Other successful models of public-private-philanthropic partnerships over the past decade have demonstrated the transformative potential of such efforts. This includes Bill Gates’ Breakthrough Energy, which tackles green premiums and builds a compelling case for investors to help new innovative technology companies succeed and scale by using philanthropic dollars to pave the way, and the Three Cairns Group and Sea Change International Foundation’s Allied Climate Partnerships, which use catalytic philanthropic dollars to increase the number of bankable, climate-related projects and businesses in emerging economies. These partnerships harness the strengths of each sector: the innovation, efficiency, and capital of the private sector, the regulatory, funding, procurement, and purchasing power of the public sector, and the flexibility and mission-driven focus and catalytic, flexible, and agile seed capital of philanthropy.
While we must keep in mind that philanthropic money is still a scarce and limited resource that cannot replace private investment, when used strategically in these ways, it can play a truly catalytic role bringing in institutional investors and governments that might otherwise shy away from perceived risks. By providing initial funding and proof of concept, philanthropists can help create an enabling environment that encourages larger-scale investments. Moreover, development finance institutions and multilateral development banks can amplify these efforts by aligning their resources with philanthropic dollars and private investors.
There is no escaping the costs of climate change, which have so far proven difficult to fund. But we believe that it is possible to compete for the necessary funds by figuring out with philanthropists and investors how to produce the returns that will get investors off the sidelines and invest in what’s required for the common good.

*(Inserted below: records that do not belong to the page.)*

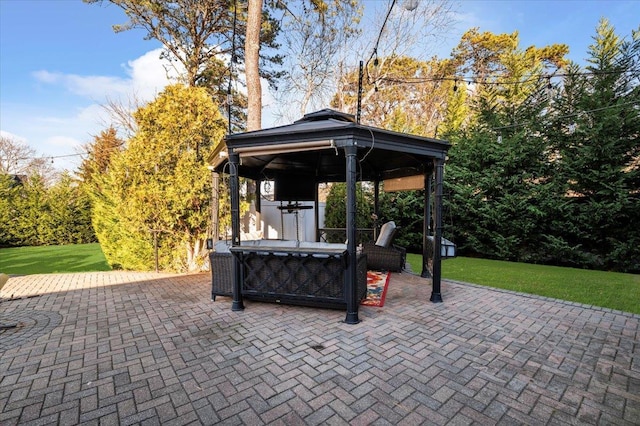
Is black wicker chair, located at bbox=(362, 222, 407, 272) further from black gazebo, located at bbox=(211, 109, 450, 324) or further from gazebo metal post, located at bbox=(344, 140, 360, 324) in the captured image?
gazebo metal post, located at bbox=(344, 140, 360, 324)

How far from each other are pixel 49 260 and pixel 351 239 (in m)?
9.77

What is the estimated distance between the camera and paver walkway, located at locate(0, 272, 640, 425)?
1933 mm

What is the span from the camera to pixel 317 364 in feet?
8.28

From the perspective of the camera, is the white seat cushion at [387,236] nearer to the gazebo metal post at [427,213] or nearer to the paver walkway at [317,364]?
the gazebo metal post at [427,213]

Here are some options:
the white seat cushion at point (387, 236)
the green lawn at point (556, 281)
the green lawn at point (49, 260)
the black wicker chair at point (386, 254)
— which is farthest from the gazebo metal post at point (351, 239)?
the green lawn at point (49, 260)

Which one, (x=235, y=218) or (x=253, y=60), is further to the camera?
(x=253, y=60)

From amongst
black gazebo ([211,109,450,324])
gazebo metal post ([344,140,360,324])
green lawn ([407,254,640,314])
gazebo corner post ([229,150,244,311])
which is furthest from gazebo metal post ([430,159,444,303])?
gazebo corner post ([229,150,244,311])

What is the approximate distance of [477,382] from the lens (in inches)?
89.0

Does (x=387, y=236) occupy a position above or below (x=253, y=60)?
A: below

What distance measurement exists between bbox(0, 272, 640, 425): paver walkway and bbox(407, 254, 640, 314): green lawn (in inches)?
24.2

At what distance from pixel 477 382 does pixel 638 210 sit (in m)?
6.66

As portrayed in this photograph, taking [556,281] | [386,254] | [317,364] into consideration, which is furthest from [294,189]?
[556,281]

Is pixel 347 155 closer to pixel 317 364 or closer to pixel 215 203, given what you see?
pixel 317 364

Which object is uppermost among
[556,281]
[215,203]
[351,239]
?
[215,203]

Professor Klaus Schwab is the founder and chairman of the World Economic Forum, and Global Co-Chair of GAEA, a multistakeholder platform aiming to design public-private-philanthropic efforts to unlock climate and nature investments.
Ray Dalio is former founder and chief investment officer at Bridgewater Associates, and is currently chair of Dalio Philanthropies, and Global Co-Chair of the World Economic Forum’s GAEA effort.
Correction, Nov. 4
The original version of this story misidentified the entity that helped fund the Saildrone technology. It is the Schmidt Family Foundation, not the Schmidt Ocean Institute.